## [INFORMATION SUPPLIED]
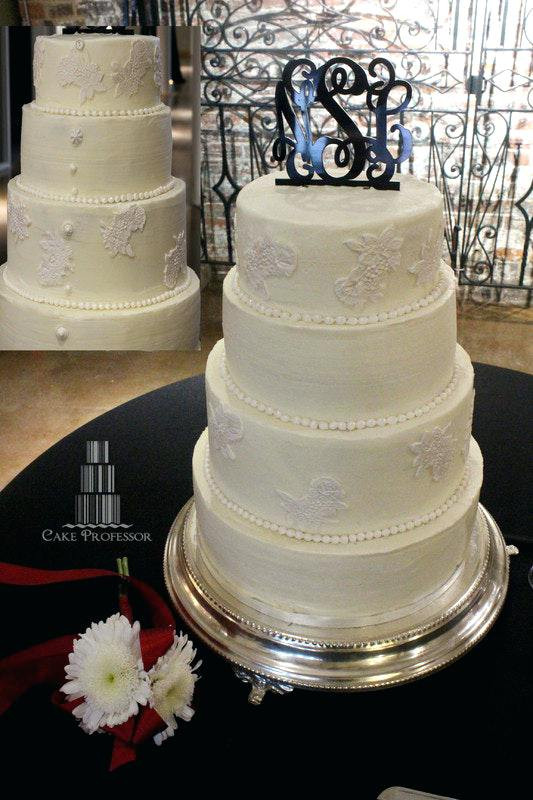 Wedding Cakes Columbia Sc  Wedding Cakes Columbia Sc Cake Makers In Shops Summer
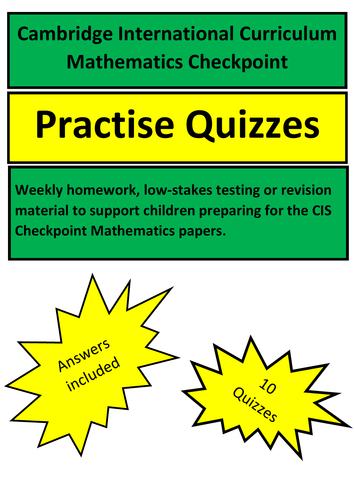 Maths Revision Quizzes Year 6 Cambridge International Curriculum Checkpoint  Exams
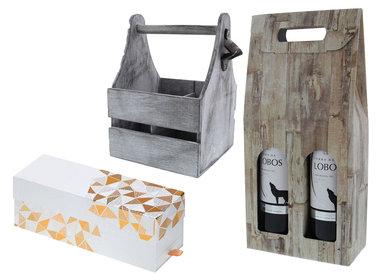 Boîtes à vin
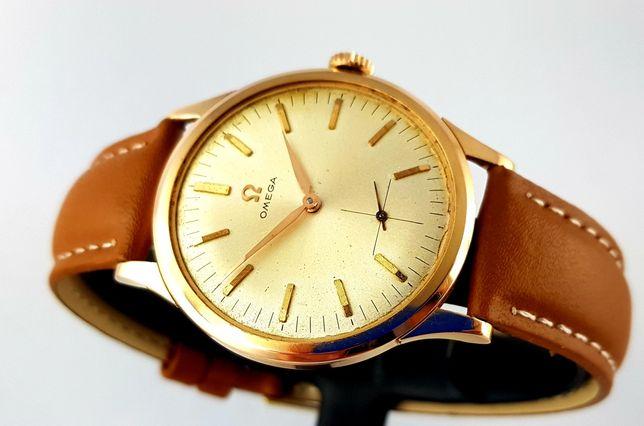 Zegarek męski Omega złoto 18k Vintage Lata 60te Unikat XL cal.268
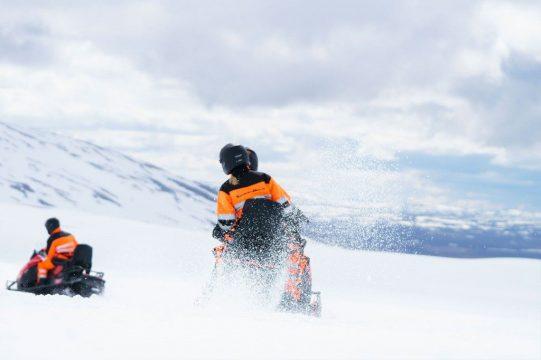 snowmobile2-1024x682.jpg
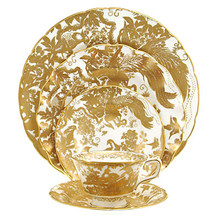 Royal Crown Derby Gold Aves 5 PIECE PLACE SETTING
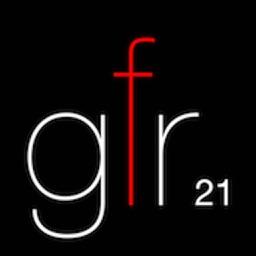 Commercial Agent, gfr21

## [ASSIGNMENT]
Each line from the one containing "Royal Crown Derby" through the end of the records above is to be retyped exactly, with the pictures omitted and nothing added.

## [TASK OUTPUT]
 Royal Crown Derby Gold Aves 5 PIECE PLACE SETTING
 Commercial Agent, gfr21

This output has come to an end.